Delaware Governor Carney Signs Legislation to Ban Plastic Bags, Reduce Litter
New Delaware Laws Will Ban Single-Use Plastic Bags and Create a Litter Investigation and Enforcement Fund
At the Partnership for the Delaware Estuary on Monday, Delaware Governor John Carney joined members of the General Assembly and environmental advocates to sign House Bill 130 and Senate Substitute 1 for Senate Bill 5, two pieces of legislation aimed at confronting litter in Delaware. Both new laws will help protect Delaware communities from litter, and protect Delaware’s environment and wildlife from the harmful effects of discarded waste.
House Bill 130 will ban the use of single-use plastic bags and encourage a shift to reusable bags in Delaware. Senate Substitute 1 for Senate Bill 5 will address the problem of individuals dumping large quantities of trash on public and private property by increasing penalties for unlawful dumping and creating a Litter Investigation and Enforcement Fund.
“We live in a beautiful state. We should keep it that way,” said Governor Carney. “One of the best ways we can take pride in our communities is to keep them clean. That’s why I was proud to stand with mayors, county executives, and other local leaders recently to announce the Delaware Anti-Litter Alliance – a coalition of public officials committed to keeping our state litter free. And that’s why I was pleased to sign these bills into law on Monday. These new laws will help us protect Delaware communities from litter, protect our environment, and protect Delaware wildlife. Thank you to members of the General Assembly and Delawareans up and down our state who have pledged to help Keep DE Litter Free.”
A 2018 study from Keep Delaware Beautiful and the State of Delaware identified 6,000 pieces of litter for every mile of Delaware roadway surveyed.
“Limiting the use of plastic bags will go a long way toward preserving our environment for future generations. Our young people and future leaders will be the beneficiaries of our actions, and today we take a step forward in making them proud,” said Representative Gerald Brady, prime sponsor of the plastic bag legislation. “We want our waterways to be clean and vibrant, our wildlife to be healthy and our stormwater systems to be effective. I have to thank my colleagues, Governor Carney and many advocates for their passion and support to move this legislation, which will help our society as a whole.”
“This legislation is not just about protecting our environment but also about protecting our health,” said Senator Trey Paradee. “These single-use bags never fully break down. Instead, they turn into tiny bits of microplastic that end up in our food supply and eventually inside of all of us. I’m extremely proud of my colleagues in the Delaware General Assembly for taking this important first step toward reducing the amount of plastic in our environment.

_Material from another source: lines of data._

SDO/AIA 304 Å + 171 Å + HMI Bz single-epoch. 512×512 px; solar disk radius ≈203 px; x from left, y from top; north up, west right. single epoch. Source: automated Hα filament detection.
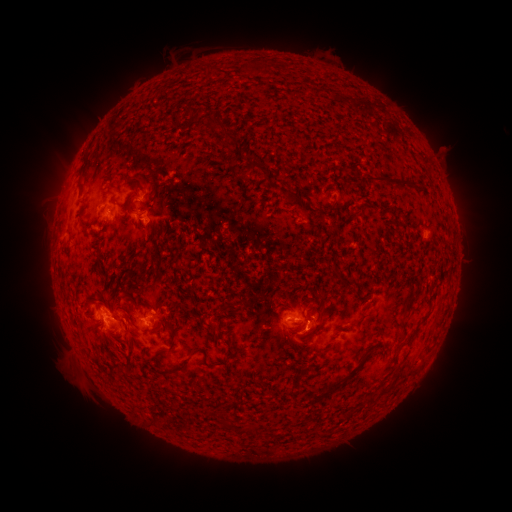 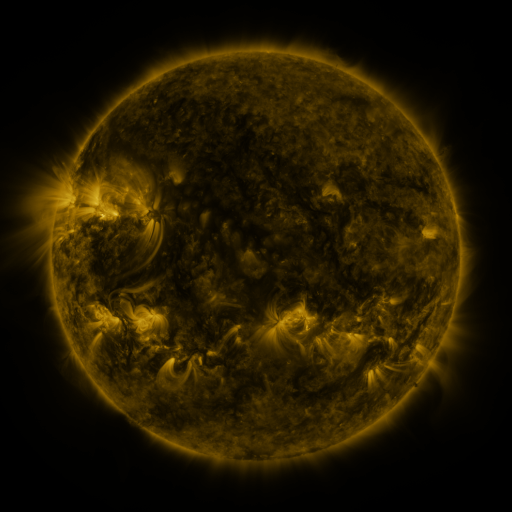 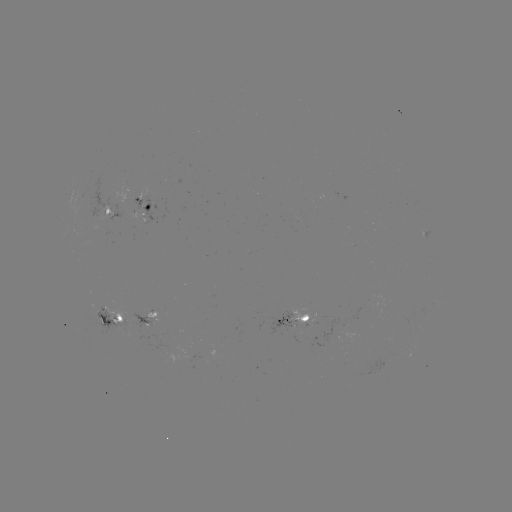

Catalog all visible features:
filament: (262, 66)
filament: (245, 67)
filament: (187, 112)
filament: (214, 123)
filament: (227, 136)
filament: (255, 166)
filament: (392, 179)
filament: (127, 183)
filament: (290, 196)
filament: (128, 205)
filament: (334, 226)
filament: (332, 271)
filament: (319, 294)
filament: (406, 312)
filament: (319, 326)
filament: (175, 332)
filament: (326, 350)
filament: (230, 357)
filament: (188, 359)
filament: (337, 383)
filament: (385, 387)
filament: (294, 388)
filament: (228, 420)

This is a clear demonstration that we can work together to improve our state for everyone and I look forward to continuing that effort next year.”
“Our children and grandchildren deserve to inherit a Delaware free of trash and pollution. But we can’t expect someone else to take care of our natural environment for us,” said Senator Stephanie Hansen. “Preserving our forests, waterways and green spaces requires direct and deliberate action, which is why I am proud to have sponsored Senate Substitute 1 for Senate Bill 5 and co-sponsored House Bill 130. These two bills are vital first steps for reducing the amount of plastic waste that inadvertently ends up in our streams and woodlands and changing the culture around the kind of deliberate littering that damages and disrespects our state and our country.”
“These pieces of legislation are essential steps at curbing hazardous behaviors, litter, and our dependence on single use plastics,” said Ginger North, Director of Conservation at the Delaware Nature Society. “We commend Governor Carney and the members of the General Assembly for taking these steps and limiting the number of plastic bags and other waste that litter our beautiful state and are a hazard to our environment, wildlife, and public health.”